>> begin Information provided

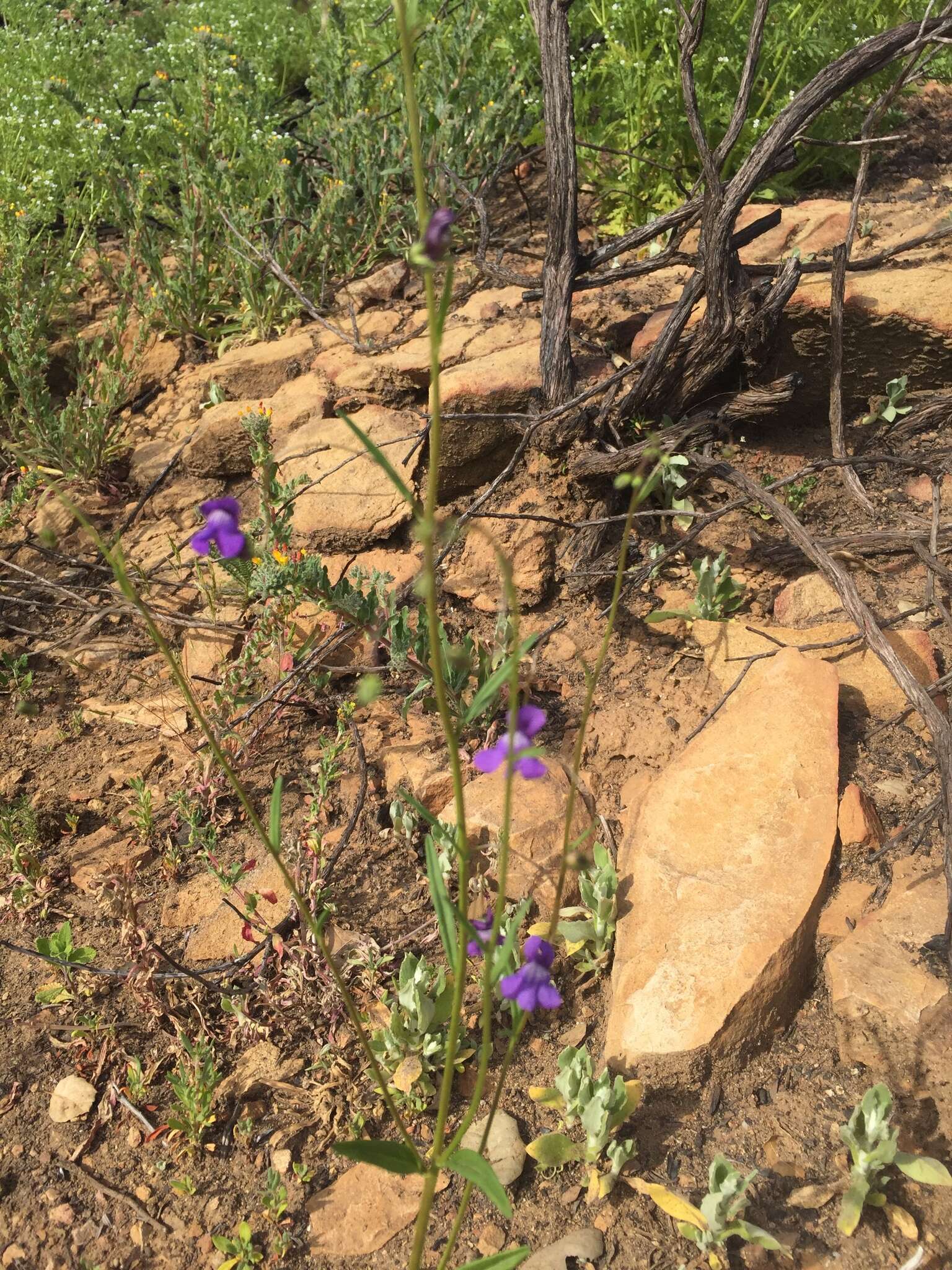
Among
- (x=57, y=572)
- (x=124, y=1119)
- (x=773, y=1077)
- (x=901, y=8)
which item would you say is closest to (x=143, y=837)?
(x=124, y=1119)

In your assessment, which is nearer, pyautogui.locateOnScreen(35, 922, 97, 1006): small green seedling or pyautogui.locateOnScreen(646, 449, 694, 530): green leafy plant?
pyautogui.locateOnScreen(35, 922, 97, 1006): small green seedling

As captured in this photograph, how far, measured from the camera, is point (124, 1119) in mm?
2105

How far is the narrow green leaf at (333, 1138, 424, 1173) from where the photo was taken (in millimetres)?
1426

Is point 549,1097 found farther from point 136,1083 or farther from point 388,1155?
point 136,1083

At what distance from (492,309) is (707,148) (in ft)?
4.00

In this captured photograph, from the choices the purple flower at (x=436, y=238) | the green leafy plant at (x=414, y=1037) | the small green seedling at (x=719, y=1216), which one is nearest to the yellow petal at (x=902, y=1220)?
the small green seedling at (x=719, y=1216)

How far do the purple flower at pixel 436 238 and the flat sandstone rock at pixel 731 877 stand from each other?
160 cm

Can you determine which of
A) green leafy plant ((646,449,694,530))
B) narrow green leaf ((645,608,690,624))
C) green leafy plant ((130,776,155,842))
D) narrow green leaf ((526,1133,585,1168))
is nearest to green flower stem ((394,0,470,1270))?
narrow green leaf ((526,1133,585,1168))

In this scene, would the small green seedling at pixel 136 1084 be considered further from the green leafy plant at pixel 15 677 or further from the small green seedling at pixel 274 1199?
the green leafy plant at pixel 15 677

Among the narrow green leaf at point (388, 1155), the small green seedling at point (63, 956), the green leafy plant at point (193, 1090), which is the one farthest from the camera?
the small green seedling at point (63, 956)

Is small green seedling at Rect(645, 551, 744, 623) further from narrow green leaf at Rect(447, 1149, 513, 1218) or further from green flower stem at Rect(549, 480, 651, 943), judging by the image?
narrow green leaf at Rect(447, 1149, 513, 1218)

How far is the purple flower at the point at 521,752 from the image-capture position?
1.32m

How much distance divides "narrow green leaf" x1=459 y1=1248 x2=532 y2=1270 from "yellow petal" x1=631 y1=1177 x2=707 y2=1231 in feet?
1.71

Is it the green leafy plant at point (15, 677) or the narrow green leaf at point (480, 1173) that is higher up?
the narrow green leaf at point (480, 1173)
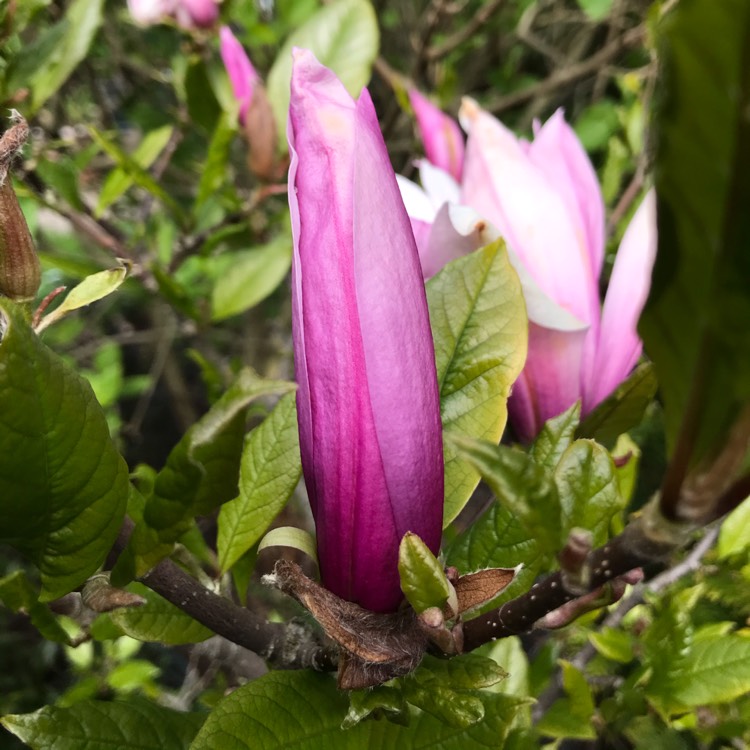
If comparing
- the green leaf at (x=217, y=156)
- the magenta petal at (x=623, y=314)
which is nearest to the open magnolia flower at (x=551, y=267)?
the magenta petal at (x=623, y=314)

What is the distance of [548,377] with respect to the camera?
558 mm

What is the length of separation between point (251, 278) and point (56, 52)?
1.43 ft

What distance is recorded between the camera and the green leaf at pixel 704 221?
17 centimetres

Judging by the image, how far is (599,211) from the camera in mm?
626

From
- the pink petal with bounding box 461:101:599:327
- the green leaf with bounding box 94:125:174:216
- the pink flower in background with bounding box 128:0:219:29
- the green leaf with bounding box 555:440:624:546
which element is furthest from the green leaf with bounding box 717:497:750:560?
the pink flower in background with bounding box 128:0:219:29

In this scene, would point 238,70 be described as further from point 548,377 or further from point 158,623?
point 158,623

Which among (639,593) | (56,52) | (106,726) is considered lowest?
(639,593)

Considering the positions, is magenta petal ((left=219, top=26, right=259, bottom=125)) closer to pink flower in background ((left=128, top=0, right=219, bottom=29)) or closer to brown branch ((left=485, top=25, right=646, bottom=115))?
pink flower in background ((left=128, top=0, right=219, bottom=29))

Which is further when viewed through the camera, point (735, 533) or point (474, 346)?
point (735, 533)

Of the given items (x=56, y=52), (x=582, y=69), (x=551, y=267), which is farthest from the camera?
(x=582, y=69)

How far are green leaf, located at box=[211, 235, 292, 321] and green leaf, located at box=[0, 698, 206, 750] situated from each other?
0.76m

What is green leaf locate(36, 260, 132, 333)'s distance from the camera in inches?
15.6

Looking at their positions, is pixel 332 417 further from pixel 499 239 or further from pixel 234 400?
pixel 499 239

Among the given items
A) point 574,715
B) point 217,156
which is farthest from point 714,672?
point 217,156
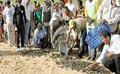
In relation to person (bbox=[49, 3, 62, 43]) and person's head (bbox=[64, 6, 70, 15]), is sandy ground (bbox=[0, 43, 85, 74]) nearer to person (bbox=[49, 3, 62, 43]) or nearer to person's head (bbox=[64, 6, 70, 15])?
person (bbox=[49, 3, 62, 43])

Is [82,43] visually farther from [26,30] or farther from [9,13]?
[9,13]

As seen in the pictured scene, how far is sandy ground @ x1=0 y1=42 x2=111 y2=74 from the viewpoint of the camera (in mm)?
9852

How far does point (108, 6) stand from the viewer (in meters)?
9.91

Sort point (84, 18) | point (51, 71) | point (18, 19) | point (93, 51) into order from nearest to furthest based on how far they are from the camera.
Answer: point (51, 71), point (93, 51), point (84, 18), point (18, 19)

>> end Information provided

Exercise prompt: Identify each line in the rows above that contains the string "image", treating uppercase and lowercase letters as distinct.

Task solution:
Is small green seedling at Rect(645, 551, 744, 623) further from narrow green leaf at Rect(447, 1149, 513, 1218) or further from green flower stem at Rect(549, 480, 651, 943), judging by the image?
How far is the purple flower at the point at 521,752 from the image-capture position?
Judging by the image, how far is (599,211) from the camera in mm?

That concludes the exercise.